On y compte 50 enfants en hiver et 20 en été car ceux-ci étaient indispensables aux travaux des champs.
Entre 1861 et 1862, la commune engage la construction d’une mairie avec l’école de garçons et le logement de l’instituteur (aile gauche de la façade actuelle).
Elle est agrandie au début du 20ème siècle par l’école de filles et la classe enfantine et fut inaugurée le 8 octobre 1905.
 
Église Saint-Martin :
Église Saint-Martin à FavièresFavières est déjà une paroisse au 9ème siècle et citée dans le catalogue des biens de l’Abbaye d’Hermières fondée en 1160. Au début du 13ème siècle, la puissante famille de Garlande a acquis les parts des abbés de Saint-Maur et d’Hermières.
Il n’y a pas de données certaines sur l’époque de la construction de l’église, mais la partie la plus ancienne (vers l’autel de la Vierge) étant de style Roman, il y a tout lieu de penser qu’elle date du 11ème siècle.
La tour du clocher date sensiblement de la même époque et mesure maintenant 35 mètres de haut.
Celle-ci a été légèrement raccourcie en 1893 suite à des dommages causés par la foudre.
Le clocher Roman massif abrite une cloche en fonte de 450 kg, baptisée Françoise-Charlotte.
Datant de 1739, cette cloche est l’œuvre de Louis Gaudineau, fondeur à Lieusaint.
Le clocher fut rénové en 2007 et la cloche remise en fonction le 19 septembre 2009, après 50 ans de silence.
Vitrail de l'église Saint-Martin à Favières-en-Brie
Vitrail de l'église Saint-Martin
A l’époque, il y avait une seconde cloche sensiblement identique, mais celle-ci a été portée à l’hôtel des monnaies pendant la Révolution. Les lois ordonnaient que les églises ne devaient conserver qu’une seule cloche, et les autres devaient être fondues pour fabriquer des canons.
Les parties centrales de l’église (la nef et le chœur) ont été construites après le 11ème siècle.
L’église a été refaite en partie au 17ème siècle et en 1724 l’autorisation fut donnée de faire des coupes dans le bois d’Hermières pour la reconstruction du chœur.
Les boiseries du chœur et du maître-autel datent du 18ème siècle.
Le grand vitrail, face à la porte d’entrée, datant du milieu du 19ème siècle, a été entièrement restauré en 2005.
Cette même année, tous les vitraux de la nef ont été remplacés par des créations d’un maître verrier (Nicolas Alexandre, Les Vitraux de l'Arbalète).
Jusqu’en 1862, l’église était entourée d’un cimetière clos de murs.
En 1876, les tilleuls furent plantés.
 
Ecole de la Route des GrèsLa Route-des-Grès :
Le hameau de la Route-des-Grès possède aussi son école et sa chapelle.
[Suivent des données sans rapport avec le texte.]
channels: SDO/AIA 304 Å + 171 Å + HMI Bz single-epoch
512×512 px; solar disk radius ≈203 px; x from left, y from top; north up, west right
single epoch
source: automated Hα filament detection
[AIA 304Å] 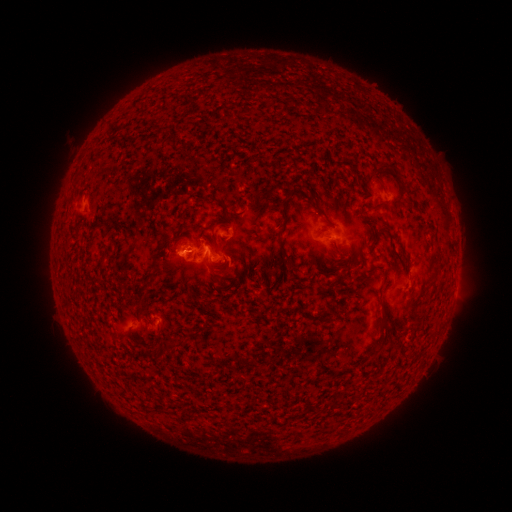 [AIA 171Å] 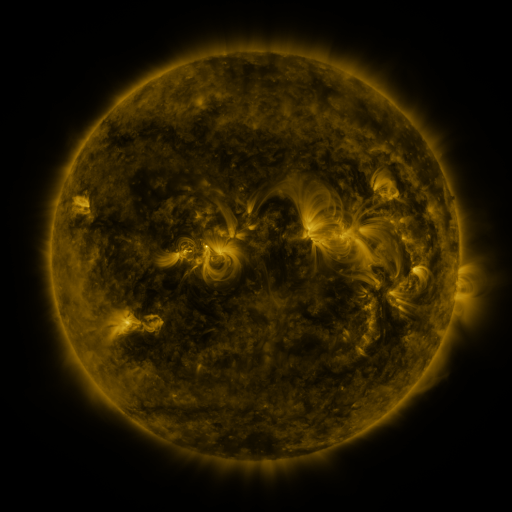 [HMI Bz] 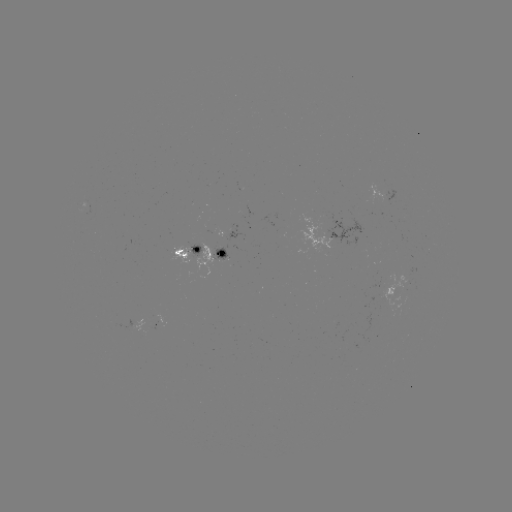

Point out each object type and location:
filament: (396, 171)
filament: (242, 212)
filament: (322, 212)
filament: (206, 228)
filament: (282, 243)
filament: (383, 273)
filament: (146, 284)
filament: (219, 300)
filament: (383, 318)
filament: (192, 335)
filament: (164, 345)
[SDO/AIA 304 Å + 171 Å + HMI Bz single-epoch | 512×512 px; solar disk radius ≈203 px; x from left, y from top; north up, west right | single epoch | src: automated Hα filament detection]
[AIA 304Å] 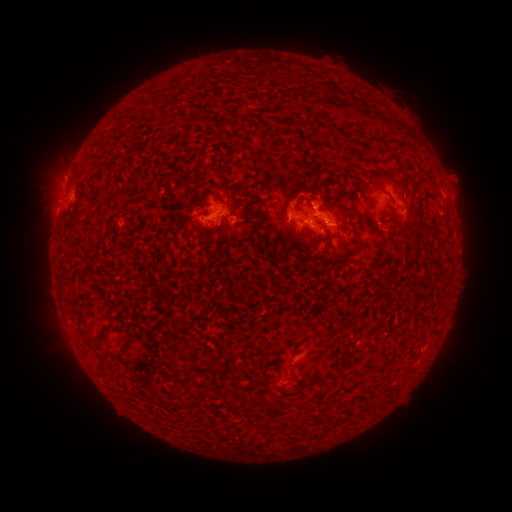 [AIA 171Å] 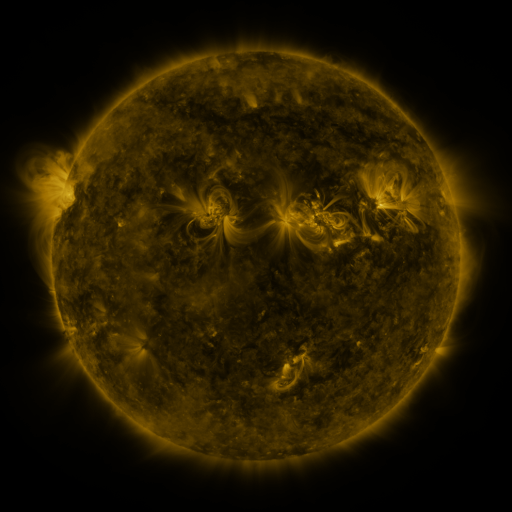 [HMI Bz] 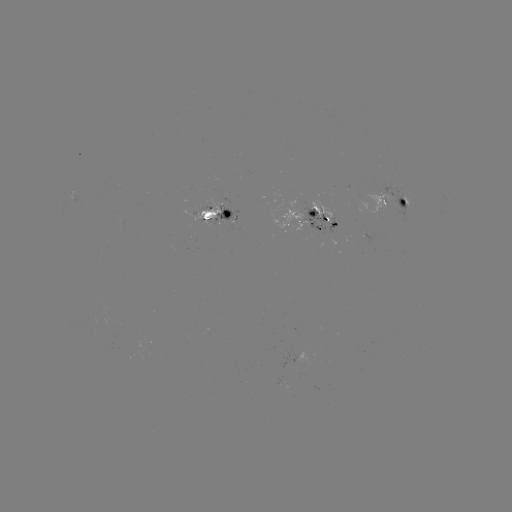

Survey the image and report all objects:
filament: <bbox>319, 125, 336, 140</bbox>
filament: <bbox>371, 167, 395, 177</bbox>
filament: <bbox>235, 183, 250, 196</bbox>
filament: <bbox>376, 184, 386, 192</bbox>
filament: <bbox>294, 196, 316, 216</bbox>
filament: <bbox>326, 197, 336, 205</bbox>
filament: <bbox>405, 200, 415, 214</bbox>
filament: <bbox>71, 217, 80, 225</bbox>
filament: <bbox>239, 230, 250, 238</bbox>
filament: <bbox>252, 240, 263, 251</bbox>
filament: <bbox>77, 317, 89, 325</bbox>
filament: <bbox>81, 330, 90, 339</bbox>
filament: <bbox>97, 331, 105, 343</bbox>
filament: <bbox>297, 334, 311, 345</bbox>
filament: <bbox>113, 351, 123, 359</bbox>
filament: <bbox>204, 358, 219, 372</bbox>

En 1868, l’école de la Route-des-Grès était à côté de la chapelle et tenue par des religieuses.
En 1905 eut lieu la construction de l’école et l’agrandissement de l’école du Bourg, sous le mandat de Monsieur Lucien Geoffroy, de même que l'agrandissement de l’école des garçons et sa transformation en école mixte.
Aujourd’hui cette école est toujours en activité et accueille les élèves de CM2 du S.I.R.P. Mairie annexe de la Route des Grès


La chapelle de la Route-des-Grès est construite en 1858 à l’initiative de Monsieur Moïana, alors propriétaire du Domaine d’Hermières, qui en fait don par testament en 1876 à la commune de Favières.

Cette chapelle de plan rectangulaire, sans transept, se fait remarquer par une abside en hémicycle et une nef plafonnée.
La façade est surmontée d’un petit campanile abritant une cloche.